For Will it had changed the concept of being “alone” for him completely. And it was that ability to dissociate from the everyday, to enjoy a high level of dedicated solitude, that had paved the way for his being the pre-eminent voice in modern astronomy.

Will paid for the petrol, steadfastly refusing to look at the pre-wedding coverage on the monitor. He was halfway to the car when he remembered.

He wasn’t alone.

He had Sadie.

She peered up at him from the mound of wriggling pink as he slid back into the car, her curls flopping onto her pale shoulders, her big eyes filled with pandemonium. This woman was chaos incarnate, and she was leaving a widening swathe of trouble in her wake.

“Everything okay?” she asked. “You were gone for a while.”

“Was I?” Will started the car with more gusto than required.

He’d come to this country, pained at the thought of having to watch Hugo marry someone who wasn’t Clair, quietly wondering if the invitation was his penance for having laid the blame for what had happened at Hugo’s guiltless feet for all these years.

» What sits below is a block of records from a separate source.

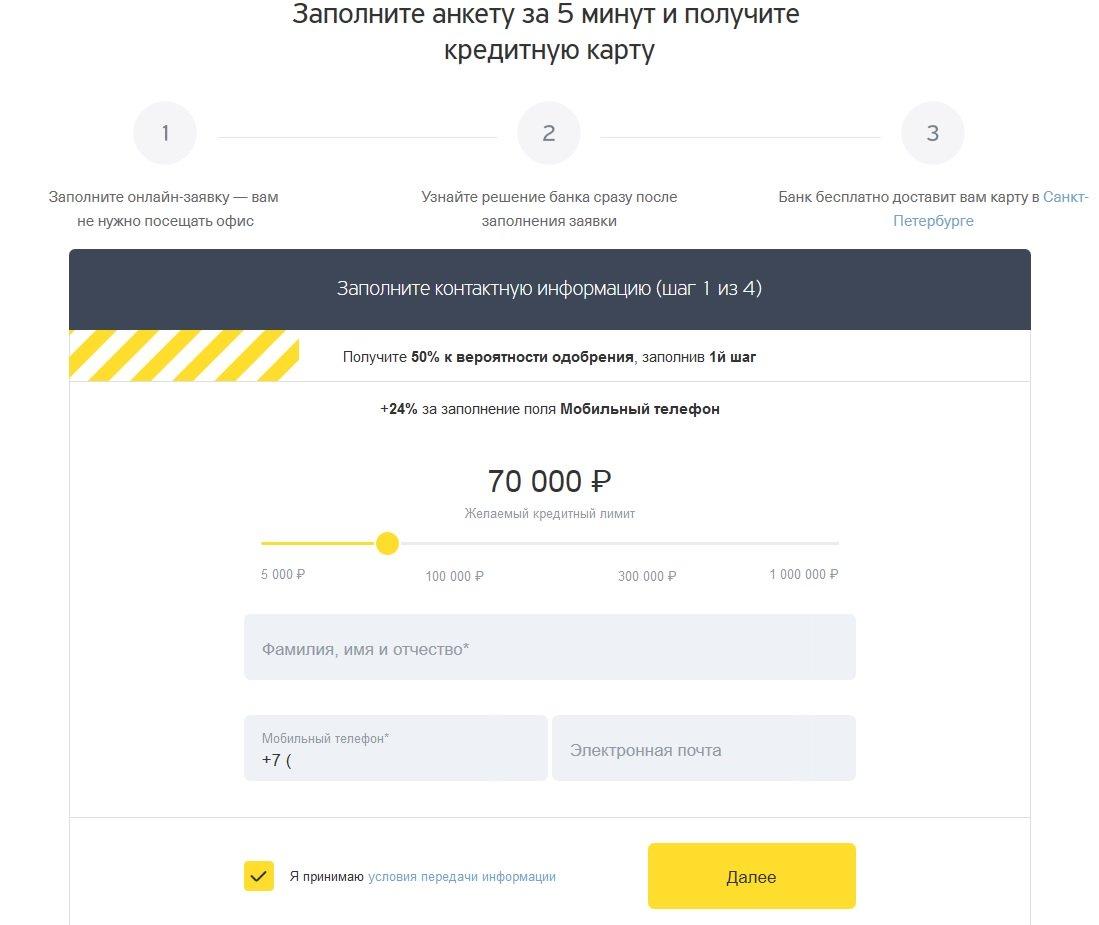 Хоум кредит адреса отделений в спб васильевский остров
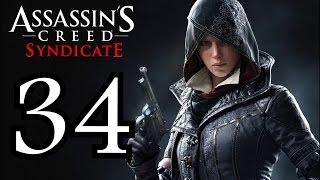 ► Assassin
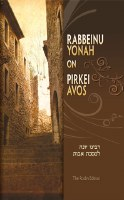 Rabbeinu Yonah on Pirkei Avos [Hardcover]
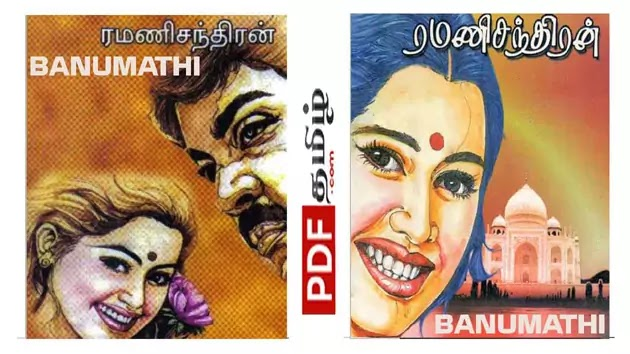 banumathi novel @pdftamil
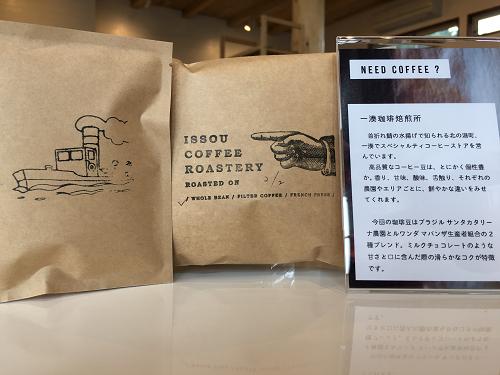 一湊珈琲 コーヒー豆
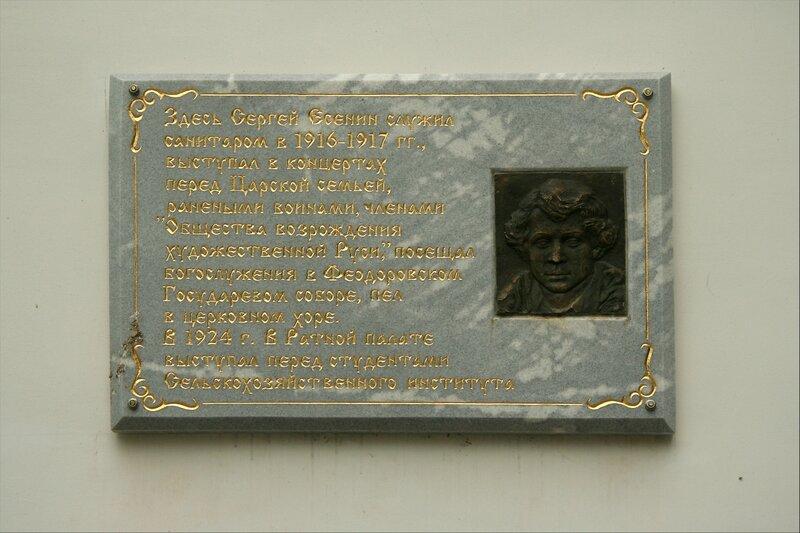 Мемориальная табличка на Белой палате Федоровского городка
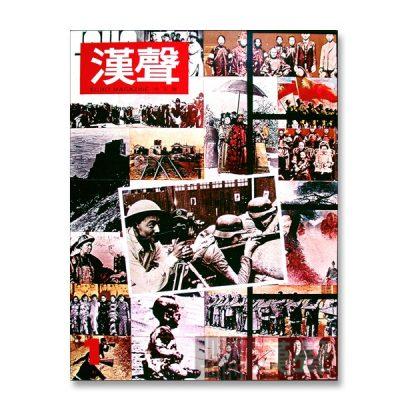 中國攝影專集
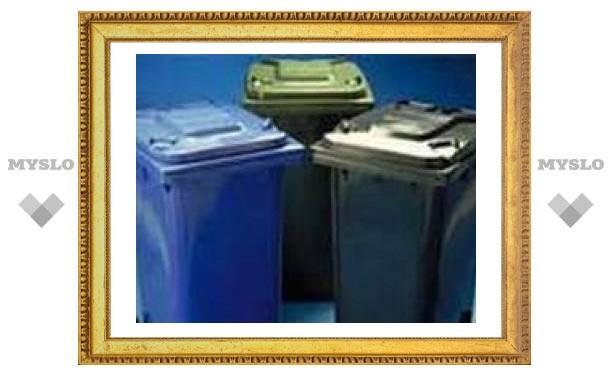 В Туле установят пластиковые контейнеры для мусора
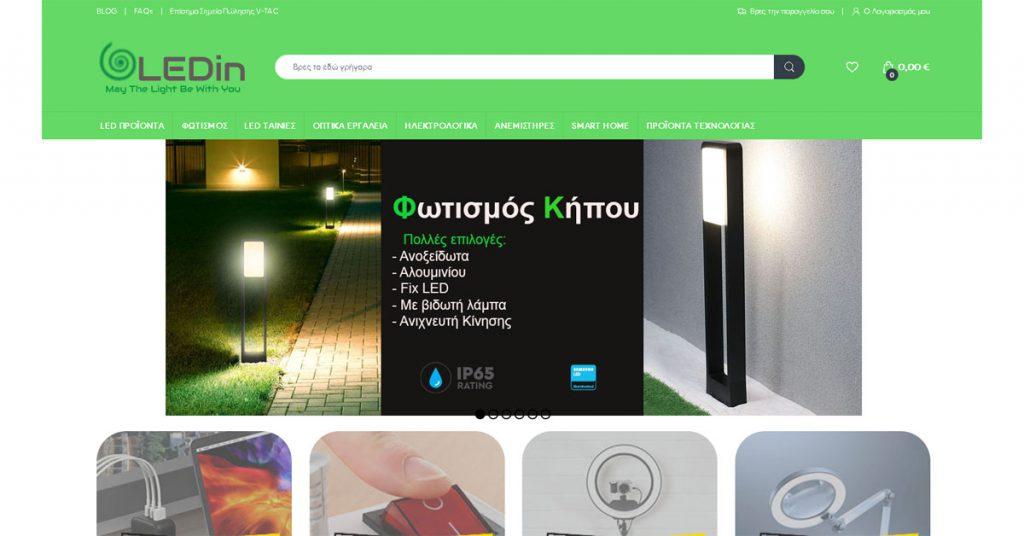 Ηλεκτρονικό Κατάστημα LEDin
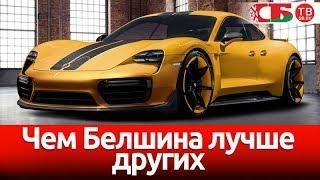 Чем Белшина лучше других видео обзор авто новостей 28.09.2018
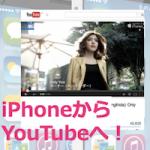 iPhoneからそのままYouTubeに動画をアップする方法。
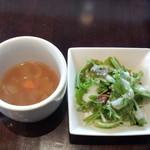 BOICHI - スープ&サラダ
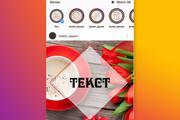 Оформление Instagram профиля 60 - kwork.ru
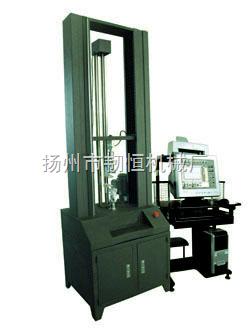 橡胶电子拉力试验机;塑料电子拉力强度试验机;电子万能拉力测试机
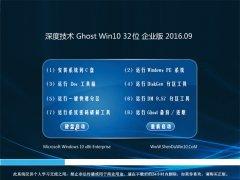 ��ȼ���Ghost Win10 32λ ��ҵ�� 2016.09(�Զ�����)
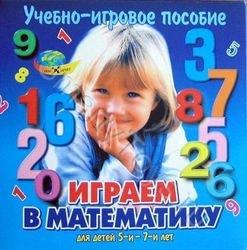 Фото Настольная игра Играем в математику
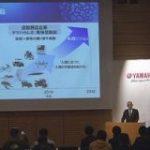 ヤマハ発動機 自動車事業への参入を断念 | NHKニュース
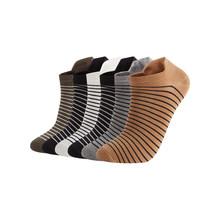 Metersbonwe 6 пар/лот 2020 весна лето мужские хлопковые носки для мужчин спортивные повседневные буквы хит цвет короткие мужские носки(Китай)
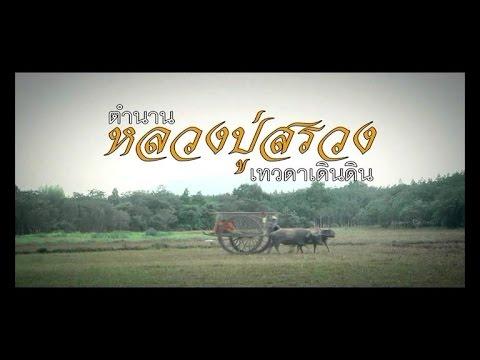 ภาพยนตร์หลวงปู่สรวง ตำนานทวดาเดินดิน tvthailand  ตรีเพชรไทยแลนด์ ตอน1 085-0853553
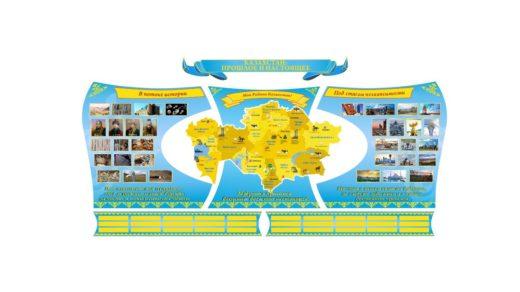 Стенд Казахстан прошлое и настоящее в векторе [CDR]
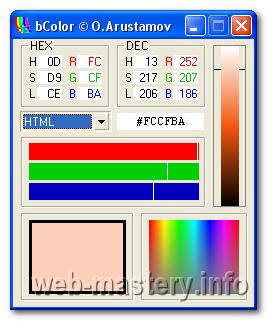 b-color - подборка html цвета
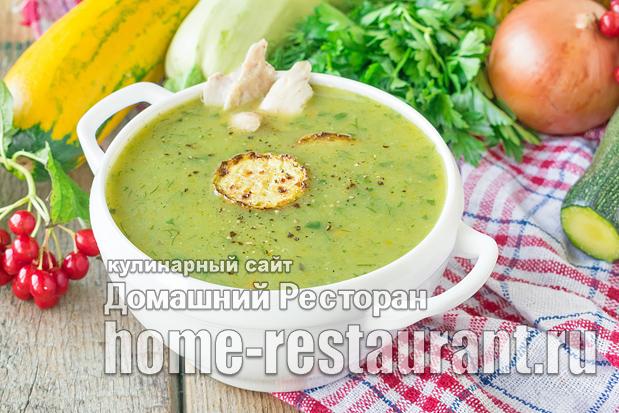 Суп пюре из кабачков фото_06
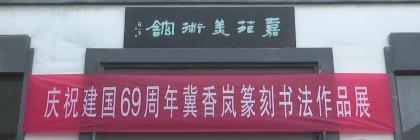 【文化渭南】庆祝建国69周年冀香岚篆刻书法作品展开幕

Now he realised he’d miscalculated. She was his penance. Mercedes “Sadie” Gray Leonine. Looking after her on Hugo’s behalf, keeping her out of sight until he could send word to Hugo where he could find her would go some way to ameliorating past wrongs.

And when it was done, he might even be able to get an earlier flight out. It was meant to be an unusually clear night, a rare opportunity to spend some time with London’s night sky.

Feeling better about the world, Will shot Sadie a smile, which faded a tad at the way her eyes widened as he did so.

“The tank is full, the sky is blue.” Will tapped the car’s GPS. “North? South? East? West? Coast? Mountains? Moon? Where are we going?”